## BEGIN Source document

The Racc Pack
The Racc Pack.

No garbage container is safe in The Racc Pack by Stephanie Cooke and Whitney Gardner! The new middle grade graphic novel from Simon & Schuster follows the Bins family, a trio of raccoons who are about to pull the dumpster heist of a lifetime.

The Racc Pack is available beginning today, so to mark the occasion, The Beat caught up with Cooke and Gardner over email. We asked all about their favorite gags and puns, setting the story in Toronto and about what kind of trash they personally prefer.

AVERY KAPLAN: What were the origins of The Racc Pack? What inspired the combination of cute critters and heist tale?

WHITNEY GARDNER: The allure of raccoons has captivated me for as long as I can remember. During my time in New York, I took great pleasure in observing these nocturnal mischief-makers and crafting imaginative tales about their nightly escapades. Years later, fate introduced me to Stephanie, a fellow raccoon enthusiast whose passion for these creatures rivaled my own. Our shared love led to many excited text exchanges and The Racc Pack was born from there. It’s been a match made in trash heaven. 

KAPLAN: Can you give us an idea of what your collaborative process looked like on this project?

## END Source document
## BEGIN Stored rows

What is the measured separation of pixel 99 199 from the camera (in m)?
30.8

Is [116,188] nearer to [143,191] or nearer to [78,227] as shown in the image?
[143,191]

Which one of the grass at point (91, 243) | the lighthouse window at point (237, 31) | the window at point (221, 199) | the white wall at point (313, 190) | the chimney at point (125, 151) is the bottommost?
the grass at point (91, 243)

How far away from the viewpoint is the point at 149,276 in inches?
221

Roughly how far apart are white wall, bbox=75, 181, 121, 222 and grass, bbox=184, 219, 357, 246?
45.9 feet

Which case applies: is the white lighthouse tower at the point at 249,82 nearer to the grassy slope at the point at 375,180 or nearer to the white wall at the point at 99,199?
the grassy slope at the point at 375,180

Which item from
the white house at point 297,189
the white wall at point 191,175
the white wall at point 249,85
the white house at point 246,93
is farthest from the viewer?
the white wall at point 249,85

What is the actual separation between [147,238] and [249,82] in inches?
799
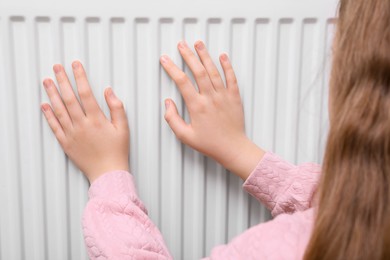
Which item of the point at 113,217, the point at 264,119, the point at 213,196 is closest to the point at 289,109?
the point at 264,119

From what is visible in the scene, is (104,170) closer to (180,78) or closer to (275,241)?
(180,78)

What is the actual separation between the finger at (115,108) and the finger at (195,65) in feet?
0.33

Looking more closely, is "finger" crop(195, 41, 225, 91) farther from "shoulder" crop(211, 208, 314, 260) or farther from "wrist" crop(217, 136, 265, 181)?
"shoulder" crop(211, 208, 314, 260)

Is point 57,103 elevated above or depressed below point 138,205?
above

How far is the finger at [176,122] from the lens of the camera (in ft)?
2.65

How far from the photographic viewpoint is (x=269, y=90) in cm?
84

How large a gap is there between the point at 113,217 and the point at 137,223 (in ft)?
0.10

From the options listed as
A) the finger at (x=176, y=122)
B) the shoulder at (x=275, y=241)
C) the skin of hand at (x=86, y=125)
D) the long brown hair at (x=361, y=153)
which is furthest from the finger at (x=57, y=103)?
the long brown hair at (x=361, y=153)

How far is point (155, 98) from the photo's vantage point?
0.82m

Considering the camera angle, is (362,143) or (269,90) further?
(269,90)

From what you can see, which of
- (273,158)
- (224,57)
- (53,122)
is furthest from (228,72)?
(53,122)

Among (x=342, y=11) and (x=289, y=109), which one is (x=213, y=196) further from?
(x=342, y=11)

## END Stored rows

- **Parts of the exercise**:
a: Copy from the interview about The Racc Pack above everything from "No garbage container" down to "and heist tale?".
b: Answer these questions using the interview about The Racc Pack above:
(i) Which publisher is releasing the graphic novel?
(ii) What is the name of the raccoon family in the story?
(iii) In which city did Whitney Gardner watch raccoons?

- **Answers below**:
a:
No garbage container is safe in The Racc Pack by Stephanie Cooke and Whitney Gardner! The new middle grade graphic novel from Simon & Schuster follows the Bins family, a trio of raccoons who are about to pull the dumpster heist of a lifetime.

The Racc Pack is available beginning today, so to mark the occasion, The Beat caught up with Cooke and Gardner over email. We asked all about their favorite gags and puns, setting the story in Toronto and about what kind of trash they personally prefer.

AVERY KAPLAN: What were the origins of The Racc Pack? What inspired the combination of cute critters and heist tale?

b:
(i) Simon & Schuster
(ii) The Bins family
(iii) New York